▸ Extract provided
====================
L: After we delivered the project, the entire village came out. There was a grand ceremony. It was amazing. And the village chief said, now the village has a beautiful fragrance. And that was that was quite a touching thing.
L: So, going back to the question, how do we choose these sites? Sometimes the sites choose us and sometimes we get contacted by people who we will profile. We look at them and assess how much impact they have on their community and how much do they give back. And if they are high on the list, we pretty much put them up to the top of the list.
L: If it’s someone that wants to start a business and make some money for themselves, we go, “Well, if you can join with the community group and expand a bit more and give back more to the community, then we’ll put you up a bit higher.” But then at the same time, it also depends on if a company turns around to us and says, “We want to sponsor this group over here.” Sure. They’ve obviously been supporting that community for while, and they want to go the next step and help them out with their waste plastic problems.
====================
▸ Collected material
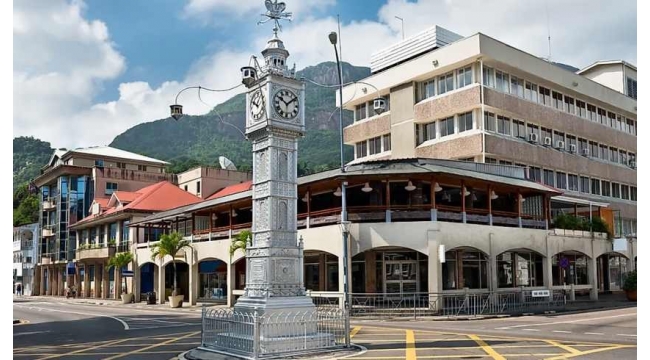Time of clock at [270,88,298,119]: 10:08
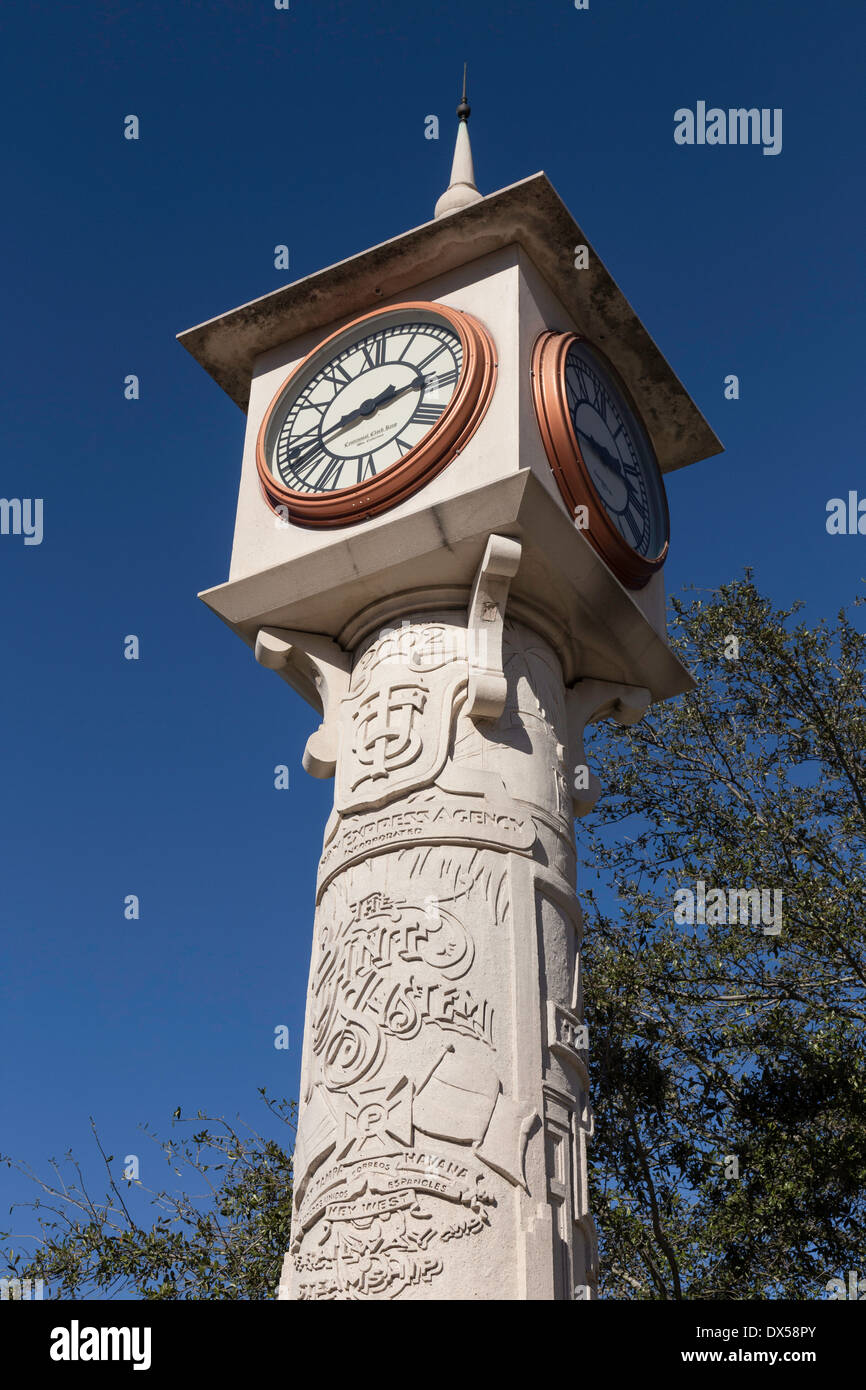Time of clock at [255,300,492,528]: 2:42
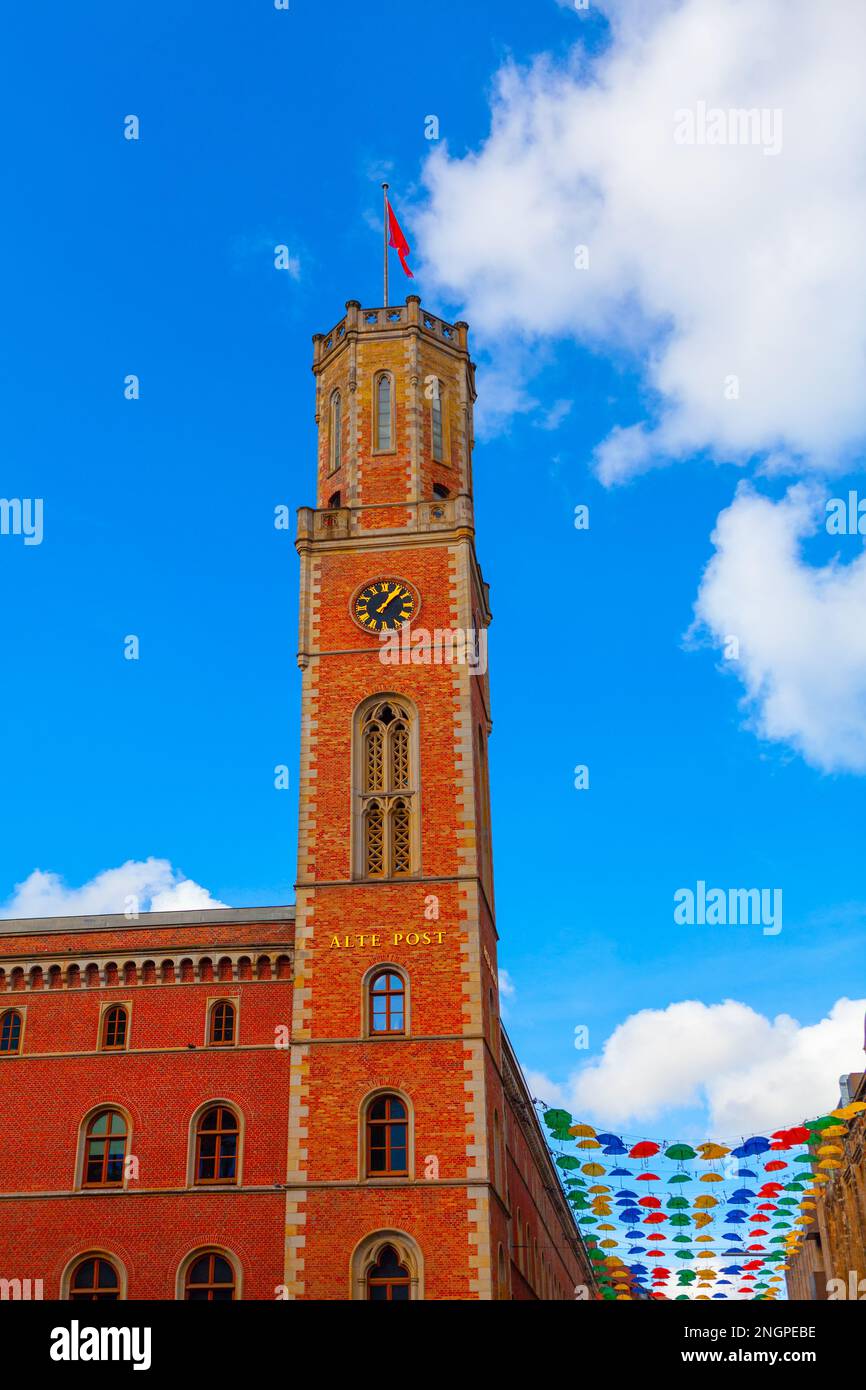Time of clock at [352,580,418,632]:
====================
▸ Task set
[A] In the interview excerpt, what did the village chief say after the project was delivered?
[B] Write out the part of the interview excerpt that starts at the words "L: After we" and ends after "of the list.".
[C] In the interview excerpt, list every remark that the speaker reports as having been said by someone, including the speaker's own team.
Answer using the interview excerpt alone; the material plays no part in any task.

▸ List of solutions
[A] The chief said that the village now has a beautiful fragrance.

[B]
L: After we delivered the project, the entire village came out. There was a grand ceremony. It was amazing. And the village chief said, now the village has a beautiful fragrance. And that was that was quite a touching thing.
L: So, going back to the question, how do we choose these sites? Sometimes the sites choose us and sometimes we get contacted by people who we will profile. We look at them and assess how much impact they have on their community and how much do they give back. And if they are high on the list, we pretty much put them up to the top of the list.

[C]
- The village chief: now the village has a beautiful fragrance.
- The speaker's team, to someone who wants to start a business: "Well, if you can join with the community group and expand a bit more and give back more to the community, then we'll put you up a bit higher."
- A company: "We want to sponsor this group over here."